Fig 3. Comparison of pharmacological AMPK activation and exercise in lean C57BL/6 mice (n = 8).

Effects of pharmacological AMPK activation on fasting blood glucose (FBG) and pACC/ACC ratio 1h (A) and 5h (B) post dose (LA2, 3 and 30 mg/kg, PO and SA2, 3 and 20 mg/kg, PO) in 12-week old lean C57BL/6 mice. The effects of 130 min treadmill exercise on pACC/ACC ratio (treadmill exercise at speed of 10 m/min) are also shown in (B); Data are represented as mean ± SEM. *p < 0.05, **p < 0. 01, ***p < 0.001 relative to vehicle. (C) Acute exercise and pharmacological AMPK activation have robust transcriptional effects in heart, skeletal muscle, and liver (n = 5). Tissues were collected 5 h post dose, or at the end of exercise. Shown are the number of probesets (y-axis) that met the fold change cutoffs (x-axis). Only the probesets with FDR_BH (False Discovery Rate Benjamini & Hochberg) p<0.1 were included. (D) For skeletal muscle gene expression profiling, 789 probesets are shown that met the +/- 1.2 fold change and FDR_BH p<0.1 threshold in both the exercise and LA2 (30 mg/kg, PO) groups (indicated by grey dots).
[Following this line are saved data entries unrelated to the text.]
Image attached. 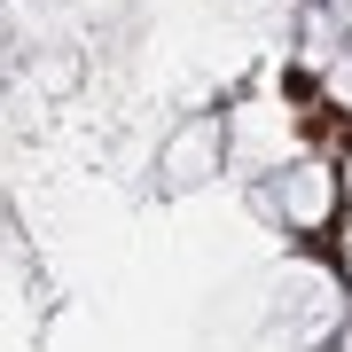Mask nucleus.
Listing matches in <instances>:
<instances>
[{
    "label": "nucleus",
    "instance_id": "f03ea898",
    "mask_svg": "<svg viewBox=\"0 0 352 352\" xmlns=\"http://www.w3.org/2000/svg\"><path fill=\"white\" fill-rule=\"evenodd\" d=\"M344 243H352V219H344Z\"/></svg>",
    "mask_w": 352,
    "mask_h": 352
},
{
    "label": "nucleus",
    "instance_id": "f257e3e1",
    "mask_svg": "<svg viewBox=\"0 0 352 352\" xmlns=\"http://www.w3.org/2000/svg\"><path fill=\"white\" fill-rule=\"evenodd\" d=\"M344 196H352V157H344Z\"/></svg>",
    "mask_w": 352,
    "mask_h": 352
}]
</instances>
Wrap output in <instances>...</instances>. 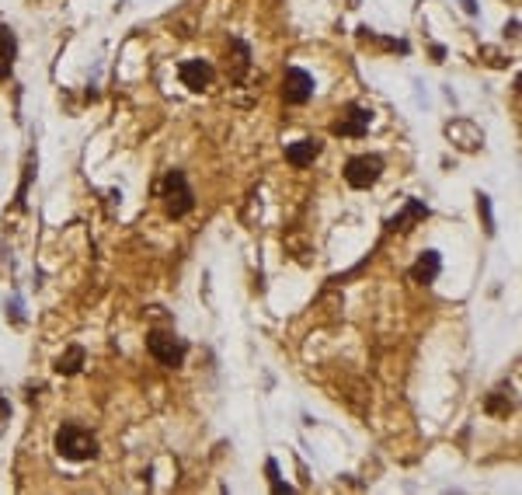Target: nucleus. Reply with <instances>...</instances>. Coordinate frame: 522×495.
Here are the masks:
<instances>
[{
    "label": "nucleus",
    "instance_id": "obj_1",
    "mask_svg": "<svg viewBox=\"0 0 522 495\" xmlns=\"http://www.w3.org/2000/svg\"><path fill=\"white\" fill-rule=\"evenodd\" d=\"M56 450L67 460H87V457H95L97 454V439L84 426H63L56 433Z\"/></svg>",
    "mask_w": 522,
    "mask_h": 495
},
{
    "label": "nucleus",
    "instance_id": "obj_2",
    "mask_svg": "<svg viewBox=\"0 0 522 495\" xmlns=\"http://www.w3.org/2000/svg\"><path fill=\"white\" fill-rule=\"evenodd\" d=\"M160 196H164V210H168V217H185V213L195 206L192 189H189V181H185L181 171H168V179H164V185H160Z\"/></svg>",
    "mask_w": 522,
    "mask_h": 495
},
{
    "label": "nucleus",
    "instance_id": "obj_3",
    "mask_svg": "<svg viewBox=\"0 0 522 495\" xmlns=\"http://www.w3.org/2000/svg\"><path fill=\"white\" fill-rule=\"evenodd\" d=\"M380 175H384V158L376 154H359L345 164V181L352 189H369L380 181Z\"/></svg>",
    "mask_w": 522,
    "mask_h": 495
},
{
    "label": "nucleus",
    "instance_id": "obj_4",
    "mask_svg": "<svg viewBox=\"0 0 522 495\" xmlns=\"http://www.w3.org/2000/svg\"><path fill=\"white\" fill-rule=\"evenodd\" d=\"M147 349H150V356H154L157 363H164V366H181V359L189 353V345L178 335H171V332H150Z\"/></svg>",
    "mask_w": 522,
    "mask_h": 495
},
{
    "label": "nucleus",
    "instance_id": "obj_5",
    "mask_svg": "<svg viewBox=\"0 0 522 495\" xmlns=\"http://www.w3.org/2000/svg\"><path fill=\"white\" fill-rule=\"evenodd\" d=\"M310 95H313V77L300 67H290L282 77V98L290 105H303V101H310Z\"/></svg>",
    "mask_w": 522,
    "mask_h": 495
},
{
    "label": "nucleus",
    "instance_id": "obj_6",
    "mask_svg": "<svg viewBox=\"0 0 522 495\" xmlns=\"http://www.w3.org/2000/svg\"><path fill=\"white\" fill-rule=\"evenodd\" d=\"M369 122H373V112H369V108L348 105L345 116L334 122V133H338V137H363L369 129Z\"/></svg>",
    "mask_w": 522,
    "mask_h": 495
},
{
    "label": "nucleus",
    "instance_id": "obj_7",
    "mask_svg": "<svg viewBox=\"0 0 522 495\" xmlns=\"http://www.w3.org/2000/svg\"><path fill=\"white\" fill-rule=\"evenodd\" d=\"M181 80H185V88L202 91V88L213 80V67H210L206 60H185L181 63Z\"/></svg>",
    "mask_w": 522,
    "mask_h": 495
},
{
    "label": "nucleus",
    "instance_id": "obj_8",
    "mask_svg": "<svg viewBox=\"0 0 522 495\" xmlns=\"http://www.w3.org/2000/svg\"><path fill=\"white\" fill-rule=\"evenodd\" d=\"M317 154H321V139H296V143L286 147V160L292 168H307V164H313Z\"/></svg>",
    "mask_w": 522,
    "mask_h": 495
},
{
    "label": "nucleus",
    "instance_id": "obj_9",
    "mask_svg": "<svg viewBox=\"0 0 522 495\" xmlns=\"http://www.w3.org/2000/svg\"><path fill=\"white\" fill-rule=\"evenodd\" d=\"M15 57H18V42H15V32H11L7 25H0V80L11 77Z\"/></svg>",
    "mask_w": 522,
    "mask_h": 495
},
{
    "label": "nucleus",
    "instance_id": "obj_10",
    "mask_svg": "<svg viewBox=\"0 0 522 495\" xmlns=\"http://www.w3.org/2000/svg\"><path fill=\"white\" fill-rule=\"evenodd\" d=\"M425 217H428L425 202H418V199H407L404 213H397V217L390 220V227H394V231H407L415 220H425Z\"/></svg>",
    "mask_w": 522,
    "mask_h": 495
},
{
    "label": "nucleus",
    "instance_id": "obj_11",
    "mask_svg": "<svg viewBox=\"0 0 522 495\" xmlns=\"http://www.w3.org/2000/svg\"><path fill=\"white\" fill-rule=\"evenodd\" d=\"M439 269H443V262L435 252H425V255L415 262V269H411V276L418 279V283H432V279L439 276Z\"/></svg>",
    "mask_w": 522,
    "mask_h": 495
},
{
    "label": "nucleus",
    "instance_id": "obj_12",
    "mask_svg": "<svg viewBox=\"0 0 522 495\" xmlns=\"http://www.w3.org/2000/svg\"><path fill=\"white\" fill-rule=\"evenodd\" d=\"M80 363H84V349H77V345H74L67 356H59L56 370H59V374H77Z\"/></svg>",
    "mask_w": 522,
    "mask_h": 495
},
{
    "label": "nucleus",
    "instance_id": "obj_13",
    "mask_svg": "<svg viewBox=\"0 0 522 495\" xmlns=\"http://www.w3.org/2000/svg\"><path fill=\"white\" fill-rule=\"evenodd\" d=\"M265 471H269V478H271V492H275V495L292 492L290 485H282V478H279V464H275V460H269V464H265Z\"/></svg>",
    "mask_w": 522,
    "mask_h": 495
}]
</instances>
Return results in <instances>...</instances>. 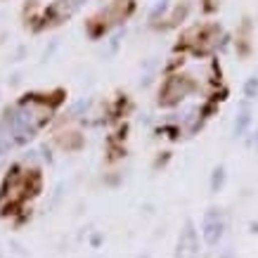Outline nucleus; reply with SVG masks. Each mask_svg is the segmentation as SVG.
<instances>
[{"label":"nucleus","instance_id":"nucleus-1","mask_svg":"<svg viewBox=\"0 0 258 258\" xmlns=\"http://www.w3.org/2000/svg\"><path fill=\"white\" fill-rule=\"evenodd\" d=\"M225 227H227V220H225V213L211 206L206 209L202 218V237H204V244L206 246H218L225 237Z\"/></svg>","mask_w":258,"mask_h":258},{"label":"nucleus","instance_id":"nucleus-2","mask_svg":"<svg viewBox=\"0 0 258 258\" xmlns=\"http://www.w3.org/2000/svg\"><path fill=\"white\" fill-rule=\"evenodd\" d=\"M175 258H199V235L192 220H185V225L178 235L175 244Z\"/></svg>","mask_w":258,"mask_h":258},{"label":"nucleus","instance_id":"nucleus-3","mask_svg":"<svg viewBox=\"0 0 258 258\" xmlns=\"http://www.w3.org/2000/svg\"><path fill=\"white\" fill-rule=\"evenodd\" d=\"M225 178H227V175H225V166H216V168H213V175H211V192H213V195L223 189Z\"/></svg>","mask_w":258,"mask_h":258},{"label":"nucleus","instance_id":"nucleus-4","mask_svg":"<svg viewBox=\"0 0 258 258\" xmlns=\"http://www.w3.org/2000/svg\"><path fill=\"white\" fill-rule=\"evenodd\" d=\"M249 121H251L249 107H244V109H242V114H239V121H237V123H235V133H237V135H242V133H244V128L249 125Z\"/></svg>","mask_w":258,"mask_h":258},{"label":"nucleus","instance_id":"nucleus-5","mask_svg":"<svg viewBox=\"0 0 258 258\" xmlns=\"http://www.w3.org/2000/svg\"><path fill=\"white\" fill-rule=\"evenodd\" d=\"M244 93H246V97H253V95L258 93V79H249V81H246Z\"/></svg>","mask_w":258,"mask_h":258},{"label":"nucleus","instance_id":"nucleus-6","mask_svg":"<svg viewBox=\"0 0 258 258\" xmlns=\"http://www.w3.org/2000/svg\"><path fill=\"white\" fill-rule=\"evenodd\" d=\"M249 230H251V232H253V235H258V220H253V223H251V225H249Z\"/></svg>","mask_w":258,"mask_h":258},{"label":"nucleus","instance_id":"nucleus-7","mask_svg":"<svg viewBox=\"0 0 258 258\" xmlns=\"http://www.w3.org/2000/svg\"><path fill=\"white\" fill-rule=\"evenodd\" d=\"M145 258H147V256H145Z\"/></svg>","mask_w":258,"mask_h":258}]
</instances>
The color gradient represents fold change compared to vehicle treated sedentary mice (-2.0 to 2.0 fold). (E) Pathway analysis of heart, skeletal muscle, liver, BAT, and WAT of C57BL/6 mice (1) exercised on treadmill for 130 min; and (2) treated with LA2 (30 mg/kg, PO). White boxes represent changes that did not reach statistical significance (1.2 fold and p<0.05). (F) Fkbp5 was one of six genes (represented by 7 probesets) that were significantly regulated by both acute exercise and acute pharmacological AMPK activation (LA2, 30 mg/kg, PO) in all 5 tissues profiled. Shown in the box plot are the log2_Intensity values per treatment group. (G) Schematic diagram summarizing the pathways regulated by exercise and direct AMPK activation.